CLIP-Seq and RBP binding analyses
Human CLIP-Seq data were downloaded from the ENCODE data portal (www.encodeproject.org). Only peaks supported by both of the two biological replicates were retained, resulting in 184 sets of RBP-binding peaks. Then, two kinds of overlaps were generated using bedtools [78]: the overlaps between the 184 peak sets and the extended regions corresponding to the newly originated distal PA events in human; and the overlaps between the 184 peak sets and the randomly selected intergenic regions as the control. The statistical significance of the two resulting overlaps was tested with the Fisher’s exact test.
Statistical analyses
All statistical analyses were performed in R (version 3.4.0), with the corresponding tests described in the main text or figure legends. Fisher’s exact test was performed across the contingency table. For data represented in boxplots, the nonparametric Wilcoxon rank-sum test was performed to compare the two groups.
Code Availability
All the codes used to generate results can be found at GitHub via URL https://github.com/xihuimeijing/Macaque-transcriptome.
Key Points
A comprehensive protocol integrating multilayer genomics data to de novo define full-length gene models.
A comprehensive protocol to define full-length macaque gene models with high accuracy.
Human–macaque differences in PA regulation.
Human transcriptome evolution through PA site selection.
Supplementary Material
Acknowledgments
The authors thank Dr Yong E. Zhang at the Institute of Zoology, Chinese Academy of Science, Dr Tim Qing-Rong Liu at the National Institutes of Health and Dr Jia-Yu Chen at University of California for insightful suggestions. The authors thank Dr Shi-Jian Zhang at Peking University for providing part of the scripts for Iso-Seq data analyses. The data used for the analyses described in this manuscript were obtained from dbGaP (database of Genotypes and Phenotypes) accession number phs000424.v8.p2. The results shown here are in whole or part based upon data generated by the TCGA Research Network (https://www.cancer.gov/tcga) and The Genotype-Tissue Expression (GTEx) Project.
Conflict of interest
The authors declare that they have no conflicts of interests.
Yumei Li has received the PhD degree from the Institute of Molecular Medicine, Peking University.
Qing Sunny Shen has received the PhD degree from the Institute of Molecular Medicine, Peking University.
Qi Peng is a PhD student in the Institute of Molecular Medicine, College of Future Technology, Peking University.
Wanqiu Ding is an assistant investigator in the Institute of Molecular Medicine, College of Future Technology, Peking University.
Jie Zhang is a PhD student in the Institute of Molecular Medicine, College of Future Technology, Peking University.
Xiaoming Zhong has received the PhD degree from the Institute of Molecular Medicine, Peking University.
Ni A. An has received the PhD degree from the Institute of Molecular Medicine, Peking University. She is a post-doctoral investigator in the Institute of Molecular Medicine, College of Future Technology, Peking University.
Mingjun Ji is a PhD student in the Institute of Molecular Medicine, College of Future Technology, Peking University.
Wei-zhen Zhou is an assistant investigator of Fuwai Hospital, National Center for Cardiovascular Diseases, Chinese Academy of Medical Sciences and Peking Union Medical College.
Chuan-Yun Li is a professor and the principal investigator of laboratory of bioinformatics and genomic medicine, Institute of Molecular Medicine, Peking University.
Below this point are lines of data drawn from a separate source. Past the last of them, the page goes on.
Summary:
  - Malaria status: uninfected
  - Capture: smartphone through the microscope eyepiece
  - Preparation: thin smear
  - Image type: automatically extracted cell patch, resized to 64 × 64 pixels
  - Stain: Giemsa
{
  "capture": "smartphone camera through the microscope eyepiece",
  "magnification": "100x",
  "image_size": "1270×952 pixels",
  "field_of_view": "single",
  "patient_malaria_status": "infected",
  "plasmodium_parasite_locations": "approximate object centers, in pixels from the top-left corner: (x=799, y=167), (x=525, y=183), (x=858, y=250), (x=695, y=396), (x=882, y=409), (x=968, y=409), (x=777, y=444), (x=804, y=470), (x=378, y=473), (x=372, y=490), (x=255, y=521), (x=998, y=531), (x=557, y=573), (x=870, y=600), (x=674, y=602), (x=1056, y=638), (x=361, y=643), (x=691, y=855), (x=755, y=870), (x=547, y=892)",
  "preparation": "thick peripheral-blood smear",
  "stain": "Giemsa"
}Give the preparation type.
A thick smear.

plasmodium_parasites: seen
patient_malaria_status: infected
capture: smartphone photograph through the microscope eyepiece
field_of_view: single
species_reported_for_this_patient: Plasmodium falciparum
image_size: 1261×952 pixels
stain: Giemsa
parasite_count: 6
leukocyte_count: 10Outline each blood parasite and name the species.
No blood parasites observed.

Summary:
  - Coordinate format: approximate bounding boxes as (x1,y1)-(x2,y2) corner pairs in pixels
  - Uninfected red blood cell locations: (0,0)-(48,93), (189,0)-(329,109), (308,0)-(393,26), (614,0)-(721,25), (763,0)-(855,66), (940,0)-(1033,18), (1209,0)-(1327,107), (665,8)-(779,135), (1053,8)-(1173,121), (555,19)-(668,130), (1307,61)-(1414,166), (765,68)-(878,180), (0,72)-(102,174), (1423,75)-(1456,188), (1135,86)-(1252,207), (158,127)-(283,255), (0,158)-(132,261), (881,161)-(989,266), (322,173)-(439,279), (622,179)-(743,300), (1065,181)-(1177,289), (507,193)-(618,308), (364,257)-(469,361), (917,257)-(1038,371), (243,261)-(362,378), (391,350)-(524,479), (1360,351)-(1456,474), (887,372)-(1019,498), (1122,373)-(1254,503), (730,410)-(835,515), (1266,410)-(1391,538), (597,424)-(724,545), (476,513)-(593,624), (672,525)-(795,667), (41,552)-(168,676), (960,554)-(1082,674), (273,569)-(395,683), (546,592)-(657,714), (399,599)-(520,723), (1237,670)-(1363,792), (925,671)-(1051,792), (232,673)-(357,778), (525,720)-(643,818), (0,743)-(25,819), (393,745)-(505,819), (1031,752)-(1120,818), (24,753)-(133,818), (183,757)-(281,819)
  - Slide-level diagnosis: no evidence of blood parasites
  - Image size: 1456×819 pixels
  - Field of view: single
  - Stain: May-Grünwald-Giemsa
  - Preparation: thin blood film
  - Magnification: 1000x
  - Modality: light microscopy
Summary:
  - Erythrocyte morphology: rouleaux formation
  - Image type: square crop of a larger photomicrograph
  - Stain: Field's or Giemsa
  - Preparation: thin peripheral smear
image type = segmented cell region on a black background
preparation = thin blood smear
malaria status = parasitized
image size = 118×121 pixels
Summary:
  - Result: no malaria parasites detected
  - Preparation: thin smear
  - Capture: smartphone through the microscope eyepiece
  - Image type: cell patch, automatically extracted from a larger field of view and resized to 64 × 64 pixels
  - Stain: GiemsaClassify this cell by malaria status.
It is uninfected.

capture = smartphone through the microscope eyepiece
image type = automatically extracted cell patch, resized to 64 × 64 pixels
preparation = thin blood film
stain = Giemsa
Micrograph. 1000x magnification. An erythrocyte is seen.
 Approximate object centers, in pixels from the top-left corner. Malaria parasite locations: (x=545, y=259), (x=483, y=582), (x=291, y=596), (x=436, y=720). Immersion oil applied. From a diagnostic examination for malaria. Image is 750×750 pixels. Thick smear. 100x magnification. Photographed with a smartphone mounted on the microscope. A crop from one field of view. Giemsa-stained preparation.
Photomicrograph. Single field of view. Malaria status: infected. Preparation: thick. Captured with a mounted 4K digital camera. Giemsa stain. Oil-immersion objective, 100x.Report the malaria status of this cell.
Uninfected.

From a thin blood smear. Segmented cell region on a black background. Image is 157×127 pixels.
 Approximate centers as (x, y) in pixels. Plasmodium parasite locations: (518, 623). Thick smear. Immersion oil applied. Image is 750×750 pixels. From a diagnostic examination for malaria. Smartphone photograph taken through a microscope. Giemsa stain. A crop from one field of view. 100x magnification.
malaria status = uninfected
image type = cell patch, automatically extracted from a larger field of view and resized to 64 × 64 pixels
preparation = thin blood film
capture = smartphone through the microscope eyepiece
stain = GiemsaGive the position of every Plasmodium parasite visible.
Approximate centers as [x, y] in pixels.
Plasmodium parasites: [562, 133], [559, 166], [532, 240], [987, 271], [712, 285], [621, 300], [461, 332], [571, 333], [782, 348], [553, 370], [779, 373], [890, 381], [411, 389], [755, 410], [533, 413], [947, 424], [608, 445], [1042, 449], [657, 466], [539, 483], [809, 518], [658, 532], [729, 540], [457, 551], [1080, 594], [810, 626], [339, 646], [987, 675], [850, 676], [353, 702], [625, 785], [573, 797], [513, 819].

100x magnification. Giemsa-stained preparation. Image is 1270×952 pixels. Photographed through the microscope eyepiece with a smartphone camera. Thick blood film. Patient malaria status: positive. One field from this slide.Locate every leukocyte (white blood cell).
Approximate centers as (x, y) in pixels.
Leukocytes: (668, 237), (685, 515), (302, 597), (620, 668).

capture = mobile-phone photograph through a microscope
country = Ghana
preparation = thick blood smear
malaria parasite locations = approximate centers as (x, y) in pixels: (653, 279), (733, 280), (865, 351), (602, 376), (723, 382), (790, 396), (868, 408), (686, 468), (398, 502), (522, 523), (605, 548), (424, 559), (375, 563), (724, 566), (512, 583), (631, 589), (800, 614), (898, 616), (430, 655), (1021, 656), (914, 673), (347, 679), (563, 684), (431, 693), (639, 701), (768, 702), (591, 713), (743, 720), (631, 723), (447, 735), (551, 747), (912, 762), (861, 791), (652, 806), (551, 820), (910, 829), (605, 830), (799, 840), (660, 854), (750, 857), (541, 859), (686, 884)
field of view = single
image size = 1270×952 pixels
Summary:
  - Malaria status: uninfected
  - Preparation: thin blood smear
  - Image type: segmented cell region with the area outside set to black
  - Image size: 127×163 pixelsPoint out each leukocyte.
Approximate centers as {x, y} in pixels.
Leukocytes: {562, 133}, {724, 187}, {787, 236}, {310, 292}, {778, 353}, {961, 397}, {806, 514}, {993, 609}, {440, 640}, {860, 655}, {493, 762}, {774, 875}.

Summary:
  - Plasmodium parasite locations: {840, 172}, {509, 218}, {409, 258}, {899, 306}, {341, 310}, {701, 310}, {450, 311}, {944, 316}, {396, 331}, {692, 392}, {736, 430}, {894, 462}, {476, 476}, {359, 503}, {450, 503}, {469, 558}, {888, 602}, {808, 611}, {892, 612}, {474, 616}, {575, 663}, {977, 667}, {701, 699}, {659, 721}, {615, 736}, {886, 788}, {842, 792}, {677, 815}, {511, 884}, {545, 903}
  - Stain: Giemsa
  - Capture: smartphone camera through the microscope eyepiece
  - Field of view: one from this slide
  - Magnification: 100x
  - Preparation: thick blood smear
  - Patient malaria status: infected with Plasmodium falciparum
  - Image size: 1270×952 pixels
His research focuses on elucidating the molecular basis underlying human-specific traits, from the perspective of newly-originated, human-specific genes and regulatory events.
We developed a comprehensive protocol to de novo define the full-length macaque gene models and performed a comparative analysis on polyadenylation regulation to elucidate its contributions to the human–macaque differences.
Contributor Information
Yumei Li, Laboratory of Bioinformatics and Genomic Medicine, Institute of Molecular Medicine, Peking University, Beijing, China.
Qing Sunny Shen, Laboratory of Bioinformatics and Genomic Medicine, Institute of Molecular Medicine, Peking University, Beijing, China.
Qi Peng, Laboratory of Bioinformatics and Genomic Medicine, Institute of Molecular Medicine, Peking University, Beijing, China; College of Future Technology, Peking University, Beijing, China.
Wanqiu Ding, Laboratory of Bioinformatics and Genomic Medicine, Institute of Molecular Medicine, Peking University, Beijing, China; College of Future Technology, Peking University, Beijing, China.
Jie Zhang, Laboratory of Bioinformatics and Genomic Medicine, Institute of Molecular Medicine, Peking University, Beijing, China; College of Future Technology, Peking University, Beijing, China.
Xiaoming Zhong, Laboratory of Bioinformatics and Genomic Medicine, Institute of Molecular Medicine, Peking University, Beijing, China.
Ni A An, Laboratory of Bioinformatics and Genomic Medicine, Institute of Molecular Medicine, Peking University, Beijing, China; College of Future Technology, Peking University, Beijing, China.
Mingjun Ji, Laboratory of Bioinformatics and Genomic Medicine, Institute of Molecular Medicine, Peking University, Beijing, China; College of Future Technology, Peking University, Beijing, China.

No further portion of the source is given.